Task list
A – Copy the stretch of the article on tax deductions for seniors from "Tax breaks lower" through "jointly is $27,800.", word for word.
B – Answer these questions from the article on tax deductions for seniors:
(i) What is the 2021 standard deduction for single filers aged 65 and older?
(ii) Seniors can deduct eligible medical expenses that exceed what percentage of their adjusted gross income?
(iii) From what age can seniors make catch-up contributions to their retirement accounts?
C – Carry on the article on tax deductions for seniors from its last sentence.

Document segment
=== Begin Enclosure ===

Tax breaks lower US seniors’ and retirees’ taxable income. It helps them save money on taxes. There are six common tax deductions seniors and retirees can claim.
Standard Deduction
Seniors 65 and older may be eligible for a higher tax deduction. The 2021 standard deduction for individuals aged 65 and older is $14,250 for single filers. The deduction for married couples filing jointly is $27,800.
Medical Expenses
Seniors can deduct eligible medical expenses exceeding 7.5% of their adjusted gross income (AGI) for the tax year. Some of the eligible medical expenses are listed below.
- Doctor visits
- Prescription medications
- Long-term care services
- Medical equipment
- Other healthcare costs not covered by insurance
Retirement Account Contributions
Traditional IRAs and 401(k) plans may be eligible for tax deductions. It depends on your income and program eligibility. Seniors 50 and older can make catch-up contributions to their retirement accounts.
State and Local Taxes
State and local income taxes or sales taxes paid throughout the tax year may be deducted as well. Seniors who itemize their deductions may do this. It includes taxes on retirement income and real estate property taxes.

=== End Enclosure ===

Data block

=== Begin Enclosure ===

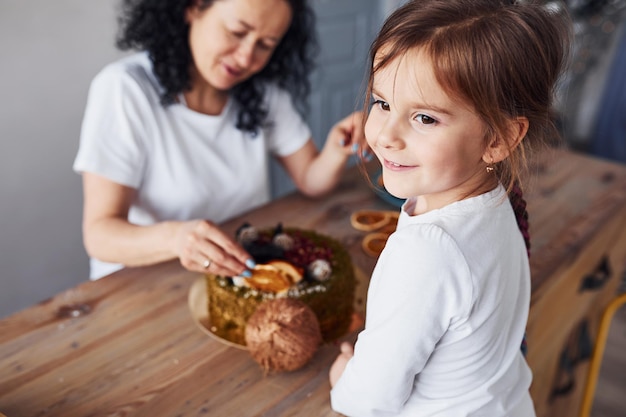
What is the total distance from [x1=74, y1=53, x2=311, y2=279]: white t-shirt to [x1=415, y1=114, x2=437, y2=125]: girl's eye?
0.79 metres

=== End Enclosure ===

Results for each task
A –
Tax breaks lower US seniors’ and retirees’ taxable income. It helps them save money on taxes. There are six common tax deductions seniors and retirees can claim.
Standard Deduction
Seniors 65 and older may be eligible for a higher tax deduction. The 2021 standard deduction for individuals aged 65 and older is $14,250 for single filers. The deduction for married couples filing jointly is $27,800.

B –
(i) $14,250
(ii) 7.5%
(iii) 50 and older

C –
Charitable Contributions
Donations to eligible charity organizations may be tax-deductible. This applies to seniors who itemize deductions. Different types of donations are listed below.
- Cash
- Property
- Clothing
- Household goods
- Appreciated assets
Home Mortgage Interest
Seniors who own a home and itemize deductions can deduct paid mortgage interest.
- Loans used to purchase, build, or improve their main residence
- Home equity loans or lines of credit
The deduction is calculated based on loan amounts and the date the loan was taken out.
Seniors and retirees must examine their tax cases. Keep up with state and federal tax regulations to maximize tax savings. However, tax laws and deductions may change over time. Therefore, it’s best to consult with a tax professional to identify the eligible deductions.